Horizontal Pod Autoscaler: Automatic Scaling

The HPA automatically scales your deployment based on resource usage. Create k8s/base/hpa.yaml:

# k8s/base/hpa.yaml
apiVersion: autoscaling/v2
kind: HorizontalPodAutoscaler
metadata:
  name: pyramidnet-hpa
  labels:
    app: pyramidnet-api
    component: autoscaler
spec:
  scaleTargetRef:
    apiVersion: apps/v1
    kind: Deployment
    name: pyramidnet-api
  
  minReplicas: 1   # Higher minimum for production
  maxReplicas: 3   # Allow more scaling for production traffic
  
  metrics:
  - type: Resource
    resource:
      name: cpu
      target:
        type: Utilization
        averageUtilization: 70  # More conservative CPU threshold
  
  - type: Resource
    resource:
      name: memory
      target:
        type: Utilization
        averageUtilization: 80  # More conservative memory threshold
  
  # Custom metrics (if Prometheus adapter is available)
  - type: Pods
    pods:
      metric:
        name: http_requests_per_second
      target:
        type: AverageValue
        averageValue: "100"
  
  behavior:
    scaleUp:
      stabilizationWindowSeconds: 30  # Faster scale-up for production
      policies:
      - type: Percent
        value: 100  # Can double pods quickly if needed
        periodSeconds: 30
      - type: Pods
        value: 4    # Or add up to 4 pods at once
        periodSeconds: 30
      selectPolicy: Max
    
    scaleDown:
      stabilizationWindowSeconds: 600  # Wait 10 minutes before scaling down

Base Kustomization Configuration

Create k8s/base/kustomization.yaml to tie everything together:

apiVersion: kustomize.config.k8s.io/v1beta1
kind: Kustomization

metadata:
  name: pyramidnet-base

labels:
- includeSelectors: true
  includeTemplates: true
  pairs:
    app: pyramidnet-api
    version: v1.0.0

resources:
- configmap.yaml
- deployment.yaml
- service.yaml
- hpa.yaml

images:
- name: pyramidnet-api
  newTag: v1.0.0

Now let’s create environment-specific overlays that customize the base configuration for different deployment scenarios.

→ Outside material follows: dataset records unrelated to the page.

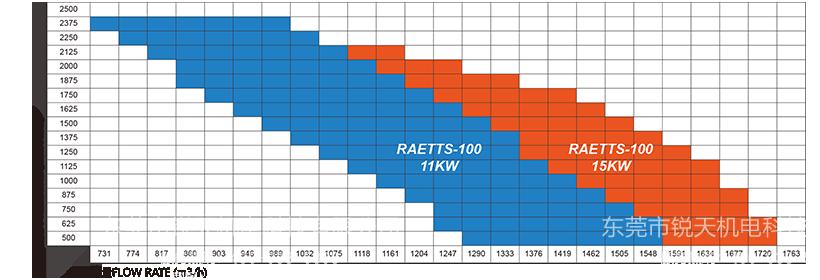 雷茨高速离心风机RAETTS-100性能曲线图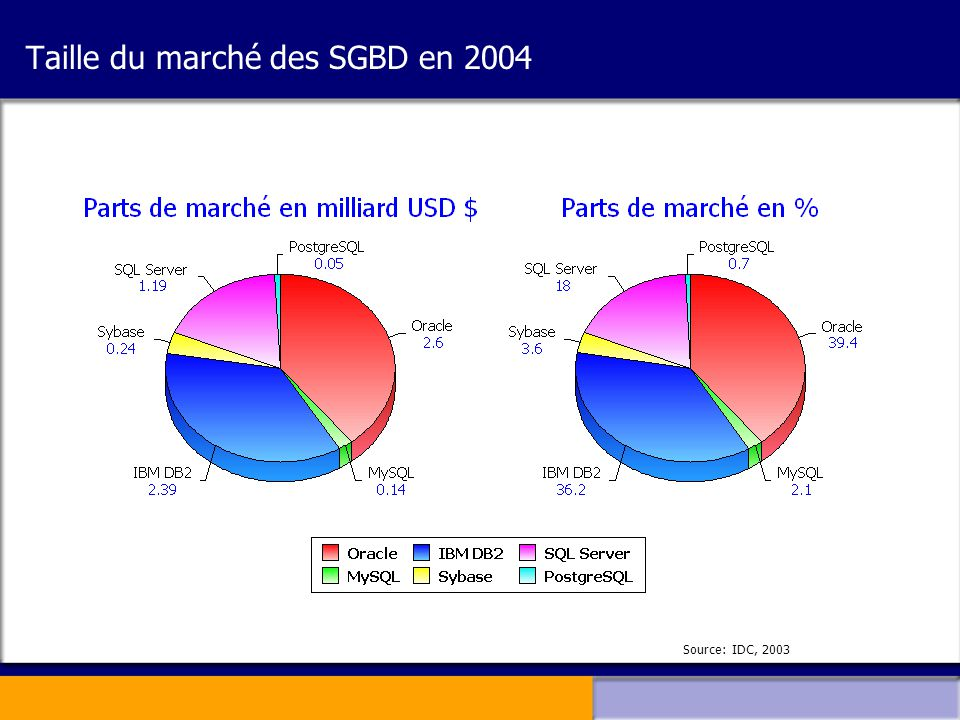 Taille du marché des SGBD en 2004
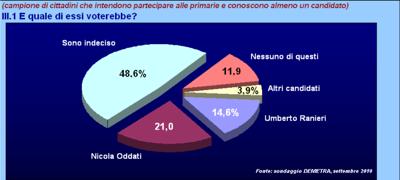 sondaggi_primarie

Environment-Specific Configurations

Different environments (development, staging, production) require different configurations. Kustomize overlays allow us to maintain a base configuration while customizing specific aspects for each environment.

Development Environment Overlay

Development environments prioritize debugging and flexibility over security and performance. Create k8s/overlays/development/kustomization.yaml:

apiVersion: kustomize.config.k8s.io/v1beta1
kind: Kustomization

metadata:
  name: pyramidnet-api

resources:
- ../../base
- ingress-dev.yaml

patches:
- path: deployment-dev.yaml
  target:
    kind: Deployment
    name: pyramidnet-api

configMapGenerator:
- name: pyramidnet-config
  behavior: merge
  literals:
  - CLASSIFIER_ENVIRONMENT=development
  - CLASSIFIER_DEBUG=true
  - CLASSIFIER_LOG_LEVEL=DEBUG
  - CLASSIFIER_CORS_ORIGINS=["http://localhost:3000","http://localhost:8080"]

namespace: pyramidnet-dev

Create the development deployment patch k8s/overlays/development/deployment-dev.yaml:

# k8s/overlays/development/deployment-dev.yaml
apiVersion: apps/v1
kind: Deployment
metadata:
  name: pyramidnet-api
spec:
  replicas: 1  # Single instance for development
  template:
    spec:
      containers:
      - name: pyramidnet-api
        # Reduced resource requirements for development
        resources:
          requests:
            memory: "2Gi"
            cpu: "250m"
          limits:
            memory: "6Gi"
            cpu: "1000m"

Create development ingress k8s/overlays/development/ingress-dev.yaml:

# k8s/overlays/development/ingress-dev.yaml
apiVersion: networking.k8s.io/v1
kind: Ingress
metadata:
  name: pyramidnet-ingress
  annotations:
    kubernetes.io/ingress.class: "nginx"
    nginx.ingress.kubernetes.io/rewrite-target: /
spec:
  rules:
  - host: pyramidnet-dev.local
    http:
      paths:
      - path: /
        pathType: Prefix
        backend:
          service:
            name: pyramidnet-service
            port:
              number: 80

Production Environment Overlay

Production environments prioritize security, performance, and reliability. Create k8s/overlays/production/kustomization.yaml:

# k8s/overlays/production/kustomization.yaml
apiVersion: kustomize.config.k8s.io/v1beta1
kind: Kustomization

metadata:
  name: pyramidnet-production

# Include base configurations
bases:
- ../../base

# Production-specific patches
patchesStrategicMerge:
- deployment-prod.yaml
- hpa-prod.yaml

# Production-specific resources
resources:
- ingress-prod.yaml

# Production configuration
configMapGenerator:
- name: pyramidnet-config
  behavior: merge
  literals:
  - CLASSIFIER_ENVIRONMENT=production
  - CLASSIFIER_DEBUG=false
  - CLASSIFIER_LOG_LEVEL=INFO
  - CLASSIFIER_MAX_CONCURRENT_REQUESTS=100
  - CLASSIFIER_CORS_ORIGINS=["https://yourdomain.com","https://www.yourdomain.com"]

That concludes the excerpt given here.